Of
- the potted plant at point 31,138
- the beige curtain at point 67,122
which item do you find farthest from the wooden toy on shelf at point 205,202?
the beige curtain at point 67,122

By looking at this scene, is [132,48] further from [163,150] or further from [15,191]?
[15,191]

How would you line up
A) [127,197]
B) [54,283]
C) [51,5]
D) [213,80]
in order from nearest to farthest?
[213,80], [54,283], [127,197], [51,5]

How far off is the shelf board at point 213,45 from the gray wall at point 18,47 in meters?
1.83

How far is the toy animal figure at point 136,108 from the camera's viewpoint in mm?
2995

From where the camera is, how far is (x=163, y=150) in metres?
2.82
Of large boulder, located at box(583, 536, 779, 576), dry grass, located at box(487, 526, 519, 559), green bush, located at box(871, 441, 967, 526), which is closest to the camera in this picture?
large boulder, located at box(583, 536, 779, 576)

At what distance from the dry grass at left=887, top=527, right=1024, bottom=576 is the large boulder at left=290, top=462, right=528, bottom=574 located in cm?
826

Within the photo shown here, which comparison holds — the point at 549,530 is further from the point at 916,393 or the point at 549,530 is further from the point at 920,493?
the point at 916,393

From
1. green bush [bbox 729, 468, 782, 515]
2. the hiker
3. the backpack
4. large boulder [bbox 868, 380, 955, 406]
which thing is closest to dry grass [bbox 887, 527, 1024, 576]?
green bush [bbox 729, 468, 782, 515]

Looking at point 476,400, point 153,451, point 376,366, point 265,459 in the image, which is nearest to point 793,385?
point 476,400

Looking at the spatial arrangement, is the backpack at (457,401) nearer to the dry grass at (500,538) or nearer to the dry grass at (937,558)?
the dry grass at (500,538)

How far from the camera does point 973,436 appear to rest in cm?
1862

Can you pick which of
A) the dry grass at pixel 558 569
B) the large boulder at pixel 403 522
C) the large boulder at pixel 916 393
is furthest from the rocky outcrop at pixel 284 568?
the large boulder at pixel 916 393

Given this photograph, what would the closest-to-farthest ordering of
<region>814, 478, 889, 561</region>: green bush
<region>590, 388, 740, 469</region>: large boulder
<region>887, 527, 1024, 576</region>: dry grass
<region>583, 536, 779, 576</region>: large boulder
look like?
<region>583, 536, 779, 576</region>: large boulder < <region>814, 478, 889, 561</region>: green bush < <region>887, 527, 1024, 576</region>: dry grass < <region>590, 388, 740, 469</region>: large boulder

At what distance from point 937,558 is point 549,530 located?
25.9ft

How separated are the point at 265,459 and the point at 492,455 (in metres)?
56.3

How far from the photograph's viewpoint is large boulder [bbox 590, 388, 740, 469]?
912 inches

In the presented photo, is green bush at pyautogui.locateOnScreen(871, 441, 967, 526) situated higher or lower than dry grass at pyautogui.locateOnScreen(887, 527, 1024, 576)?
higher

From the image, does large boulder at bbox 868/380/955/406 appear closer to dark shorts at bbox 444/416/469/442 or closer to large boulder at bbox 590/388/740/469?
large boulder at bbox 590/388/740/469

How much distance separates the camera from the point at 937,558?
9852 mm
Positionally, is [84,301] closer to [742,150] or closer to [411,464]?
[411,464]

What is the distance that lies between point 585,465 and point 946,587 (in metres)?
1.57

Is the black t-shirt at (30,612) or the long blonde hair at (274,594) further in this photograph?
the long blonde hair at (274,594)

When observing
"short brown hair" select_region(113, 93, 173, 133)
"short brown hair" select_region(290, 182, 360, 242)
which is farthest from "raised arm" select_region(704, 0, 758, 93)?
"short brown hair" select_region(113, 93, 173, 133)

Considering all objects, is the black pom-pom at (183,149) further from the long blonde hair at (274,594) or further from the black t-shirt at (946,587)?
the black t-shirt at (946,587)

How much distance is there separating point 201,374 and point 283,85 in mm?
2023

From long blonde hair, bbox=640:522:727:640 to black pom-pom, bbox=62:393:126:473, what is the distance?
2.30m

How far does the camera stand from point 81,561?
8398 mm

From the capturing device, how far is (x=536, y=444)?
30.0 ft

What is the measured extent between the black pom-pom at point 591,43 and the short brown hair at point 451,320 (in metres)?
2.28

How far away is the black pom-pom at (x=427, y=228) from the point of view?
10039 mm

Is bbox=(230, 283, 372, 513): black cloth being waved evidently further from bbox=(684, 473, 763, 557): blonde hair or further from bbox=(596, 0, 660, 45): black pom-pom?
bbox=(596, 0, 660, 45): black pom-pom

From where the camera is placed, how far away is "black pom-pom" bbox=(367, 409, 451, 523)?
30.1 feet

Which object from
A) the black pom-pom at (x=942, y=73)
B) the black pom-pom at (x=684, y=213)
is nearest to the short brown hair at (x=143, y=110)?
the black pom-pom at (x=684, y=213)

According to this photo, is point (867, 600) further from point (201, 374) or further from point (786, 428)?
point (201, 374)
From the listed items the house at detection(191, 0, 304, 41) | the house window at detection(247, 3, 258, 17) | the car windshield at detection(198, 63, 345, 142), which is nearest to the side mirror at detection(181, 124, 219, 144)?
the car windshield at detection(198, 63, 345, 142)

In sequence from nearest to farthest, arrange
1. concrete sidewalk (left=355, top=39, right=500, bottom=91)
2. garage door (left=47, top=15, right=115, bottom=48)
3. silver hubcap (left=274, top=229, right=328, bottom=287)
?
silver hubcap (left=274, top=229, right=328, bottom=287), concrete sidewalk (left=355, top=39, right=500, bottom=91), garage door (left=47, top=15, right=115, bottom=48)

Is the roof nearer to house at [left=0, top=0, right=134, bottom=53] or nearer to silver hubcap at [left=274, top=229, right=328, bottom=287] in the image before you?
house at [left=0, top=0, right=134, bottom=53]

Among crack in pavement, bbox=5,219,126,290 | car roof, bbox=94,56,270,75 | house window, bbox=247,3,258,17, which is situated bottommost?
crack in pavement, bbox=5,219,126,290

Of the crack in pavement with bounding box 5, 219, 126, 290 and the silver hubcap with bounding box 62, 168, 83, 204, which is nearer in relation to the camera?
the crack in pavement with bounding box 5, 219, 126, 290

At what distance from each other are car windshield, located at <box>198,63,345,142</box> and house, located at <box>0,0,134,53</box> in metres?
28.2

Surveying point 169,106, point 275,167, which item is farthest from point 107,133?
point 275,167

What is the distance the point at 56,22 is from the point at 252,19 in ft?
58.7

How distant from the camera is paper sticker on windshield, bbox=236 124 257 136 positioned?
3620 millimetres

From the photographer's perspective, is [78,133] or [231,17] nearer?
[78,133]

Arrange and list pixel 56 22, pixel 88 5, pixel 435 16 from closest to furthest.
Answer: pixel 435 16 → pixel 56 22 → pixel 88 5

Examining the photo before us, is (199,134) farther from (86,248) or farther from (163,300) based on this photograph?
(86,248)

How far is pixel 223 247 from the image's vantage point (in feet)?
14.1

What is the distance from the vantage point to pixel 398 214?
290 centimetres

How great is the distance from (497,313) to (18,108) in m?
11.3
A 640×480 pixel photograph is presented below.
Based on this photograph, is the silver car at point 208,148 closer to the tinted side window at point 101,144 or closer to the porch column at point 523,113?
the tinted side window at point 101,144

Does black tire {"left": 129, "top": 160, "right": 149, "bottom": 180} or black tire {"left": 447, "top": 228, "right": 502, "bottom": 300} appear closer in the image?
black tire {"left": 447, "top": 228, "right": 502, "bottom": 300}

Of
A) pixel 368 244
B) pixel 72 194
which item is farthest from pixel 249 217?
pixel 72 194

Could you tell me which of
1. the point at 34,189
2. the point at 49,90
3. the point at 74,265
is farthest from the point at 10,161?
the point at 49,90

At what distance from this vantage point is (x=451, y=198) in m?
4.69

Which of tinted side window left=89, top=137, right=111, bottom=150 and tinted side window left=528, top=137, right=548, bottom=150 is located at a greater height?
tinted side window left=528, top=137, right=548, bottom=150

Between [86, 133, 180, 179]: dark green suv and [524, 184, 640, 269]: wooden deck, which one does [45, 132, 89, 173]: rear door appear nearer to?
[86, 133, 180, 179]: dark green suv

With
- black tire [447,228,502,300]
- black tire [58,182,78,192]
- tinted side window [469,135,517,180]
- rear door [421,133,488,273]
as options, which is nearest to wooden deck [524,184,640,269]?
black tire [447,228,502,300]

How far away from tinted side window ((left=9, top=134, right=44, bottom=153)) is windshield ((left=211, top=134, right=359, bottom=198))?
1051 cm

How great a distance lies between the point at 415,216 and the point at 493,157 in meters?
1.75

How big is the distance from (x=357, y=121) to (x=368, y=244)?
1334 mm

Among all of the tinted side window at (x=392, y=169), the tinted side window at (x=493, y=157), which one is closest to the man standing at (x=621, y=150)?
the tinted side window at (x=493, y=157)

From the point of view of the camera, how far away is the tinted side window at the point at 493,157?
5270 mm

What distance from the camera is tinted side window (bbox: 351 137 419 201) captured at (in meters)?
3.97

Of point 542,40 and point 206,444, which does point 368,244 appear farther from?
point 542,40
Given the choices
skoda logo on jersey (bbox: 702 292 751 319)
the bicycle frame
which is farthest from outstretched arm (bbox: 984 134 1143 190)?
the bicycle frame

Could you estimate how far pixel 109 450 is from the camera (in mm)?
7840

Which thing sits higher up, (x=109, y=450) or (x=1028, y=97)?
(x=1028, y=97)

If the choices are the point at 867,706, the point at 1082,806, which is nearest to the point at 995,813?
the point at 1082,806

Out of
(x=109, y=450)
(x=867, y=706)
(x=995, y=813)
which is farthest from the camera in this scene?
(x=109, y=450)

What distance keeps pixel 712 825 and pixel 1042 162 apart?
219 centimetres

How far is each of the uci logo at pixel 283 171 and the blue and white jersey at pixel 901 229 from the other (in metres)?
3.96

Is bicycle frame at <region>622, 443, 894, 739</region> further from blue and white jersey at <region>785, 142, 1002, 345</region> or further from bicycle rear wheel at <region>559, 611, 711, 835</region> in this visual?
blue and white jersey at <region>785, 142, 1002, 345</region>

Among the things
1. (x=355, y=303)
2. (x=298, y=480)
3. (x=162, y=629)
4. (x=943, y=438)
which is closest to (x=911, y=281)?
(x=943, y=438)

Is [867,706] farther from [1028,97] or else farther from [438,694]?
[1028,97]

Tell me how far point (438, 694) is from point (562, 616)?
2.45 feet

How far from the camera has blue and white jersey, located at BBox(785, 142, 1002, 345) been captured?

----

→ Given exercise
Return precisely the lines of the records, starting with the line that holds "Among the things" and ending with the last one.

→ The result
Among the things
1. (x=355, y=303)
2. (x=298, y=480)
3. (x=162, y=629)
4. (x=943, y=438)
which is closest to (x=911, y=281)?
(x=943, y=438)

Is [867,706] farther from [1028,97] or else farther from [438,694]?
[1028,97]

Tell me how far point (438, 694) is from point (562, 616)?
2.45 feet

How far from the camera has blue and white jersey, located at BBox(785, 142, 1002, 345) been captured?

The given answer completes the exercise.